Work instructions:
[A] From the article on the Marwan Fathallah interview, repeat the text between "Marwan Fathallah on" and "and medtech ecosystem.", inclusive.
[B] According to the article on the Marwan Fathallah interview, what position does Fathallah hold?
[C] In the article on the Marwan Fathallah interview, he frames the conference as a convergence point for several trends. List each of them.

Provided passage:
------------------------------------------------------------------------
Commentary|Videos|June 18, 2026

Marwan Fathallah on the Trends Driving the Conversation at the 2026 DIA Global Annual Meeting

In this video interview, Marwan Fathallah, president and CEO of DIA Global, shares the key trends and themes shaping this year's meeting—from AI and regulatory uncertainty to the exploding innovation coming out of the global biotech and medtech ecosystem.

Full interview summary

In a recent video interview with Applied Clinical Trials at the 2026 DIA Global Annual Meeting, Marwan Fathallah, president and CEO of DIA Global, reflected on the themes and energy shaping this year's meeting and shared what has most excited him in the first half of 2026. He opened by framing the conference as a convergence point for the most consequential trends in the industry—AI, rapidly advancing science, regulatory policy shifts, and the geopolitical instabilities affecting global drug development. He credited the breadth and quality of the thought leadership gathered at DIA, from regulatory agency heads and innovators to academics and patient advocates, as a reflection of the industry's shared urgency around these issues.

On leadership, Fathallah was emphatic that navigating the current landscape of uncertainty requires more than technical solutions—it requires leaders who are willing to understand the full ecosystem and build relationships across all stakeholders. His message to the C-suite leaders and agency heads he regularly engages with is consistent: vision and purpose are non-negotiable, and the leaders most likely to move things forward are the ones investing time in understanding the continuum of care rather than operating within their own organizational silos.
------------------------------------------------------------------------
Provided data:
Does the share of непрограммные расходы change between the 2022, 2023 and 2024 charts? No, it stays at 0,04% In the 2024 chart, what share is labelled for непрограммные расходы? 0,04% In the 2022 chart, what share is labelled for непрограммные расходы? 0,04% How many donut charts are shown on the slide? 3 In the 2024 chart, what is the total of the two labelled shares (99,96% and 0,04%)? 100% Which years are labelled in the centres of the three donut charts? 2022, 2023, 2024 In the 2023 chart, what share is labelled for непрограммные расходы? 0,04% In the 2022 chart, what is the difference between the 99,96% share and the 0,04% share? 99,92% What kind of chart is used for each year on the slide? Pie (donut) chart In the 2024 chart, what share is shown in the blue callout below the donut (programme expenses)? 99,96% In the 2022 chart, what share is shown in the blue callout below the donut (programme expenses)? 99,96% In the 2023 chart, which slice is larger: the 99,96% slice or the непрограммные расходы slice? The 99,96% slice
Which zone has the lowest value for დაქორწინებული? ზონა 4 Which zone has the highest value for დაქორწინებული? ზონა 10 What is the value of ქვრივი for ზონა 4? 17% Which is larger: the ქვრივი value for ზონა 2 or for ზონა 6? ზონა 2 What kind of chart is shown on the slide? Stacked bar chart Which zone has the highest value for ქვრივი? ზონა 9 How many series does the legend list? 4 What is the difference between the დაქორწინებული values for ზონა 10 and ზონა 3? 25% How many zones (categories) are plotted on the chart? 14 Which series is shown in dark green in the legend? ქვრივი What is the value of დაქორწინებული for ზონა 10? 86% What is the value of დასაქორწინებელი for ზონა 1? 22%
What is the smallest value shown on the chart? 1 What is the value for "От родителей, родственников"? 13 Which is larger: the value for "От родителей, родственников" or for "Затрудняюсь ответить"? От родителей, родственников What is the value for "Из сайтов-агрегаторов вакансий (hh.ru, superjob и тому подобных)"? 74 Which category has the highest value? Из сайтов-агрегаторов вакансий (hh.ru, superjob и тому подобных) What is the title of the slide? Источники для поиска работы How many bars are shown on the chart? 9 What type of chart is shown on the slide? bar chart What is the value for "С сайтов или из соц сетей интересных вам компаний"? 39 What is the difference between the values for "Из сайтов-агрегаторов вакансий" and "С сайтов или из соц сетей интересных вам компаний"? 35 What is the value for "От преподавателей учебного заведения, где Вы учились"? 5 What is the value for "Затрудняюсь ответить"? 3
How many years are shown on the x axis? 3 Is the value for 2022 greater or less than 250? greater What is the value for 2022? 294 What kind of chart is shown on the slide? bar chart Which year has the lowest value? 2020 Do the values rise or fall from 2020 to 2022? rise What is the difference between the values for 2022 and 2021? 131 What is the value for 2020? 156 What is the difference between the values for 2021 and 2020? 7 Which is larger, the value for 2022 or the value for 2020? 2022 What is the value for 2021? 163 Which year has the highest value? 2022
------------------------------------------------------------------------
Responses by task:
[A]
Marwan Fathallah on the Trends Driving the Conversation at the 2026 DIA Global Annual Meeting

In this video interview, Marwan Fathallah, president and CEO of DIA Global, shares the key trends and themes shaping this year's meeting—from AI and regulatory uncertainty to the exploding innovation coming out of the global biotech and medtech ecosystem.

[B] He is president and CEO of DIA Global.

[C]
- AI
- Rapidly advancing science
- Regulatory policy shifts
- The geopolitical instabilities affecting global drug development